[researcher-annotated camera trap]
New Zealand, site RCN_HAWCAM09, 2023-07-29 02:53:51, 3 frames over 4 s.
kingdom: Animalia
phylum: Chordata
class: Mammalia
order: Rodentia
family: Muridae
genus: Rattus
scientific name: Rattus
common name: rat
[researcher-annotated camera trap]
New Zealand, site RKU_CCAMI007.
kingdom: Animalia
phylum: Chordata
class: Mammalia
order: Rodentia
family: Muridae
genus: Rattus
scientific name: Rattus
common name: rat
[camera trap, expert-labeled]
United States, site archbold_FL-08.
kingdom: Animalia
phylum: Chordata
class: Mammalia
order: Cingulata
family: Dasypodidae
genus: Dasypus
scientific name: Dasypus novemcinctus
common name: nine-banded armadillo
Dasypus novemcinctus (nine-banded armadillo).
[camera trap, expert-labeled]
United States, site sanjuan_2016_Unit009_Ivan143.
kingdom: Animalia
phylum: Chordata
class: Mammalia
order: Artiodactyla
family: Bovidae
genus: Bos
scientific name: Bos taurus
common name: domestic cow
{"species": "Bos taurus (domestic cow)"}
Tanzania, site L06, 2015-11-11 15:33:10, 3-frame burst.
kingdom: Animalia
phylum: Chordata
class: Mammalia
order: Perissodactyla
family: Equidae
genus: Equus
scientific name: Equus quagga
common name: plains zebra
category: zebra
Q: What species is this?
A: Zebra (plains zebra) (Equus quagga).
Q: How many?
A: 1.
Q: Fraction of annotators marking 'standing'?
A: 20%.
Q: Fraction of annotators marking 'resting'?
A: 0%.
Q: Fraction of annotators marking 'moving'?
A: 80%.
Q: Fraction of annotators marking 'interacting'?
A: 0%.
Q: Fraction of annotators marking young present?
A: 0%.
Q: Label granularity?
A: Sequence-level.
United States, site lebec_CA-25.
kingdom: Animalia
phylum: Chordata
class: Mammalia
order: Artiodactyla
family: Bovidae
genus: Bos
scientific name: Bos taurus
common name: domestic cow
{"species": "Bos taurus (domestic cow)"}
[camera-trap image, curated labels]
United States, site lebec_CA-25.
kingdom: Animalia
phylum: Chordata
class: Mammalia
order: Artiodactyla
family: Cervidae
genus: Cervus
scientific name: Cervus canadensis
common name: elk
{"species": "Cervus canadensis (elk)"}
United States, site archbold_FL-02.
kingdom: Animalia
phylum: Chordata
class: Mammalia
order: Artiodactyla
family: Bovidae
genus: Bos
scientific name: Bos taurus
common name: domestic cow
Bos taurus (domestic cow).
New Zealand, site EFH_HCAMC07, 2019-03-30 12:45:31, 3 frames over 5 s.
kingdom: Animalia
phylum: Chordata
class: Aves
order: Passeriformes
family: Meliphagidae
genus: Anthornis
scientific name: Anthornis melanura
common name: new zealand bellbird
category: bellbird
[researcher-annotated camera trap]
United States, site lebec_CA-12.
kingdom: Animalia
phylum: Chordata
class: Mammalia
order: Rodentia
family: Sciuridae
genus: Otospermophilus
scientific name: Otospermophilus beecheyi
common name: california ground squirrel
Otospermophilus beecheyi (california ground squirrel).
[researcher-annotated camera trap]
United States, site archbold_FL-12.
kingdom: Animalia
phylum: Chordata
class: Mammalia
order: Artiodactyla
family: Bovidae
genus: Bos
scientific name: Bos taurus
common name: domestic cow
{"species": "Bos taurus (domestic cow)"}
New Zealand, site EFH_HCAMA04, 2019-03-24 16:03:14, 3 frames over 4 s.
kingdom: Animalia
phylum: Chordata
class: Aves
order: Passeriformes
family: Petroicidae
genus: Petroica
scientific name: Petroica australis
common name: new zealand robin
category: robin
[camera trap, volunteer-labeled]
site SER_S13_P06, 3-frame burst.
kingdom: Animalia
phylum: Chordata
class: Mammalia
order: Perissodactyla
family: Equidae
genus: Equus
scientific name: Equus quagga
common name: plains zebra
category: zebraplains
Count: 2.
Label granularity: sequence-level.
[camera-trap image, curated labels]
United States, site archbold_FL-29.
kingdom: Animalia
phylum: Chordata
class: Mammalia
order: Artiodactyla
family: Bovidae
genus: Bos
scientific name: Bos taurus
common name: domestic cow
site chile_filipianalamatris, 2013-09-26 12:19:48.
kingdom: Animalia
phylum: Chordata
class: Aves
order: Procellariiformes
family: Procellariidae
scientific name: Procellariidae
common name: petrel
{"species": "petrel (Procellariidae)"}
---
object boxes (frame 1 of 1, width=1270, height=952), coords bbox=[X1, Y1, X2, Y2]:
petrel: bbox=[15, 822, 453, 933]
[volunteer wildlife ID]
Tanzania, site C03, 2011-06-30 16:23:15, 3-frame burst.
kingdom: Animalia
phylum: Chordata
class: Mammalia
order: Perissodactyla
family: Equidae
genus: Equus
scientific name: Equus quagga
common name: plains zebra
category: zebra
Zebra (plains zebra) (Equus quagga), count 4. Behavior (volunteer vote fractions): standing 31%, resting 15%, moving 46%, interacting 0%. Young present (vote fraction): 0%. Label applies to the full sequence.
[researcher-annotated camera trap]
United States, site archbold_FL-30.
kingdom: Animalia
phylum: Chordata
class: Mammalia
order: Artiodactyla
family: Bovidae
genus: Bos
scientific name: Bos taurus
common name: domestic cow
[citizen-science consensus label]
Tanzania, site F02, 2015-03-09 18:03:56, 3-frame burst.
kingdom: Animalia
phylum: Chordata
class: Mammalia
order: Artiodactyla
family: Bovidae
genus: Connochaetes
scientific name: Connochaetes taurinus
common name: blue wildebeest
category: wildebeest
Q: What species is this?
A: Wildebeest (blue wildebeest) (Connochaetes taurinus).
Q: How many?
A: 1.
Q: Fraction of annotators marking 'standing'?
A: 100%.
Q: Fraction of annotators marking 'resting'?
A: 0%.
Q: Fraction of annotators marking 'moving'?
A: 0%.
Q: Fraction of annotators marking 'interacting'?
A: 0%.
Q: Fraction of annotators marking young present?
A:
+++++
[Exercise details]
Would you copy every line of the entries in which "Tanzania" appears?

[Exercise answer]
Tanzania, site L06, 2015-11-11 15:33:10, 3-frame burst.
Tanzania, site C03, 2011-06-30 16:23:15, 3-frame burst.
Tanzania, site F02, 2015-03-09 18:03:56, 3-frame burst.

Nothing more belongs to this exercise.